We can stand despite what we struggle with. We are grounded in the Gospel. Jesus isn’t going anywhere. When the Gospel becomes our ground, we can stand with confidence, because it is not of ourselves but of Jesus.
Surrounded
Not only am I seen, shining, and standing, but I am surrounded. God purposefully places people in our lives to show us himself.
He never leaves us alone. We think we are alone, because we do not look from God’s perspective. It is like playing chess. We look at the board from one end thinking we are losing, but if we switch to God’s side, we will see all the pieces surrounding us to keep us safe.
I remember, two weeks ago, experiencing something awful. I couldn’t do anything to fix a situation. Yet, when I breathed and prayed for help. God didn’t relieve the situation. He opened my eyes to see who was near me. It was overwhelming.
We need to see the same in our struggles. Sure, there may not be a prescription to fix it, but we are never alone. We just need to raise our eyes and voice our struggle. We have a shoulder to cry on, a hand to hold, and eyes to look into telling us to keep going.
I must no longer look for the next prescription, I need to look for help from the body of Christ. It is in the body where we find the perfect anti-bodies to stand up to the infection which plagues us.
Striding
How many times have I asked God to take away my struggle? Too many times. Too many wasted prayers. Wasted? Yes. Because, it isn’t about me being cured. It isn’t about the miracle.
It is about being seen, shining in the dark, standing on the Gospel, and being surrounded by the body of Christ. The testimony doesn’t rely on what I once was. It is a story of what I am becoming. It is the story of my strides not my sins, shames, and slips.
Yes, there are days I feel like I cannot get up. But, I can still stride down the foggy path. My story becomes like messages in a bottle thrown to those coming behind me in these uncharted waters.

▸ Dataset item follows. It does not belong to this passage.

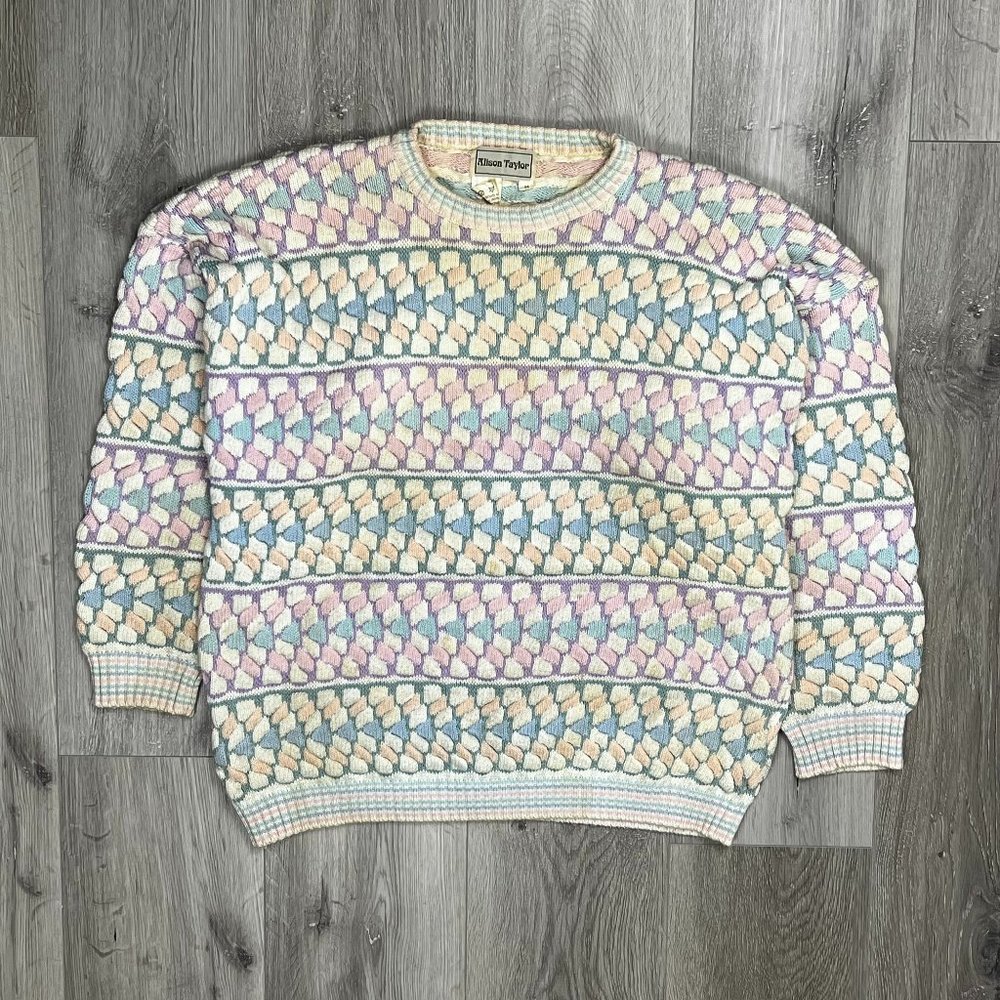 Vintage 1980s Alison Taylor Multicolour Medium Crewneck Knit Sweater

I do not have answers. I do not have the magical pill. I can only give my struggle to Jesus each day. It is a burden too much for me that he alone can carry. When he carries it, I can stride. When he carries my burden, I can be who I am created to be – his image bearer.
What is stronger? A story of a perceived perfect person? Or a story of a stumbling, yet striving saint?

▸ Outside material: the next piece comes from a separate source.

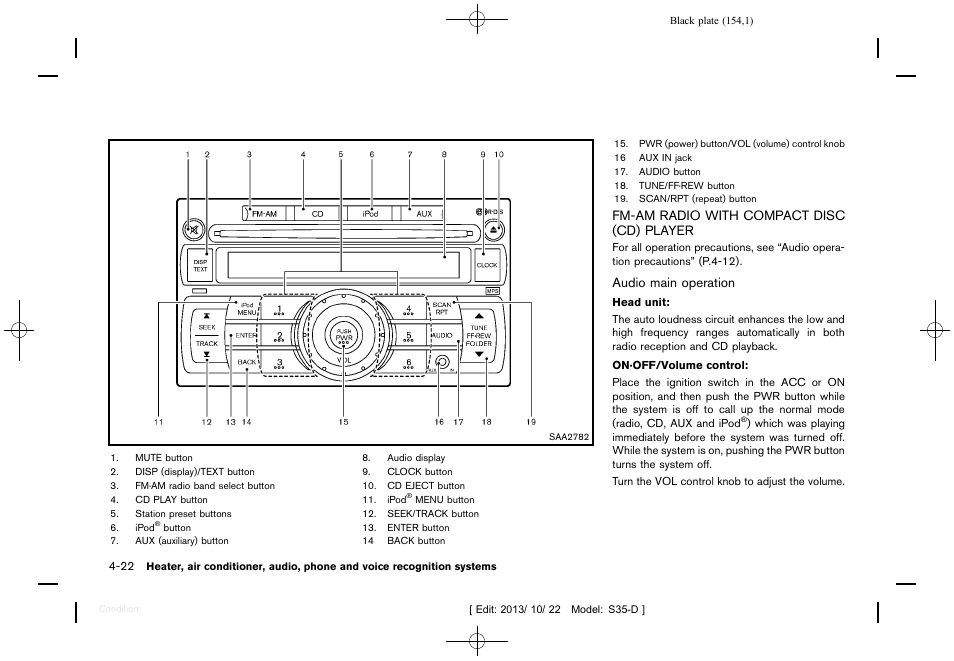 Fm-am radio with compact disc (cd) player -22 | NISSAN 2014 Rogue Select - Owner's Manual User Manual | Page 156 / 323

These are the thoughts of someone who struggles with same-sex attraction. A battle I never chose. Something I have prayed over and over about. It is not easy to live with. There is no quick answer. All I can say is realize you are seen by Jesus. You were created to shine. You can stand despite what people say. You are surrounded by more than you realize. And, you can be striding each step of the way by following the Spirit. It is one day at a time. One step at a time. Follow the Spirit. It is not easy revealing my struggle. I have lost family and friends over it. I can only accept it and give it to Jesus each day. I have no answers expect Jesus has to take control of it. I have to be led by the Spirit to stride. I am imperfect. I am broken. I am not the example to follow. But, I can leave notes in a bottle to give some sort of map through these uncharted waters.